[Directive]
How many lines in the records below contain the word "From"? Reply with the number alone.

[Excerpted data]
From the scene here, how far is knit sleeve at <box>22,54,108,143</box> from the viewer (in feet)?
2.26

---

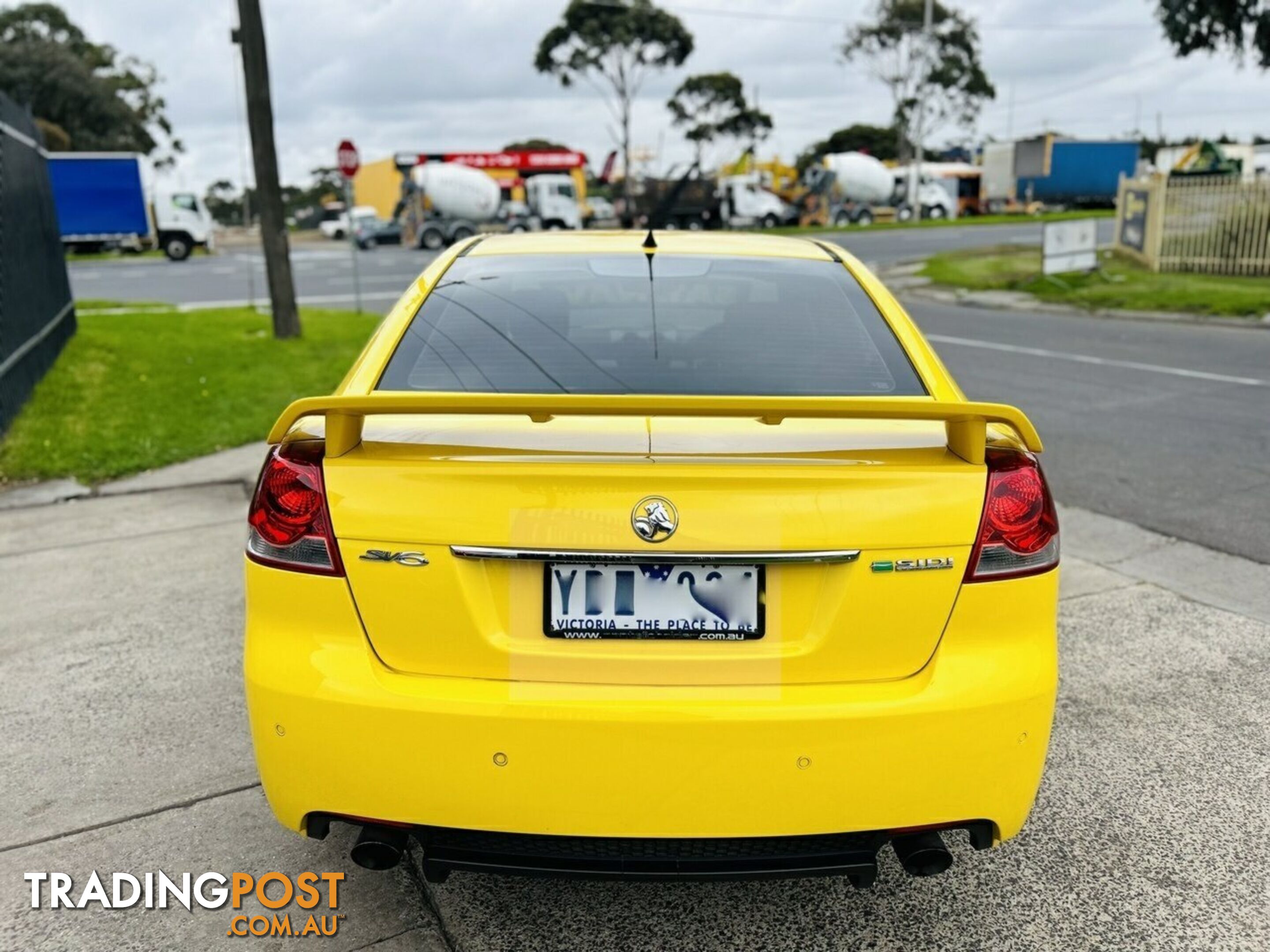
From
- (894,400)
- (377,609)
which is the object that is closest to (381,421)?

[Result below]
2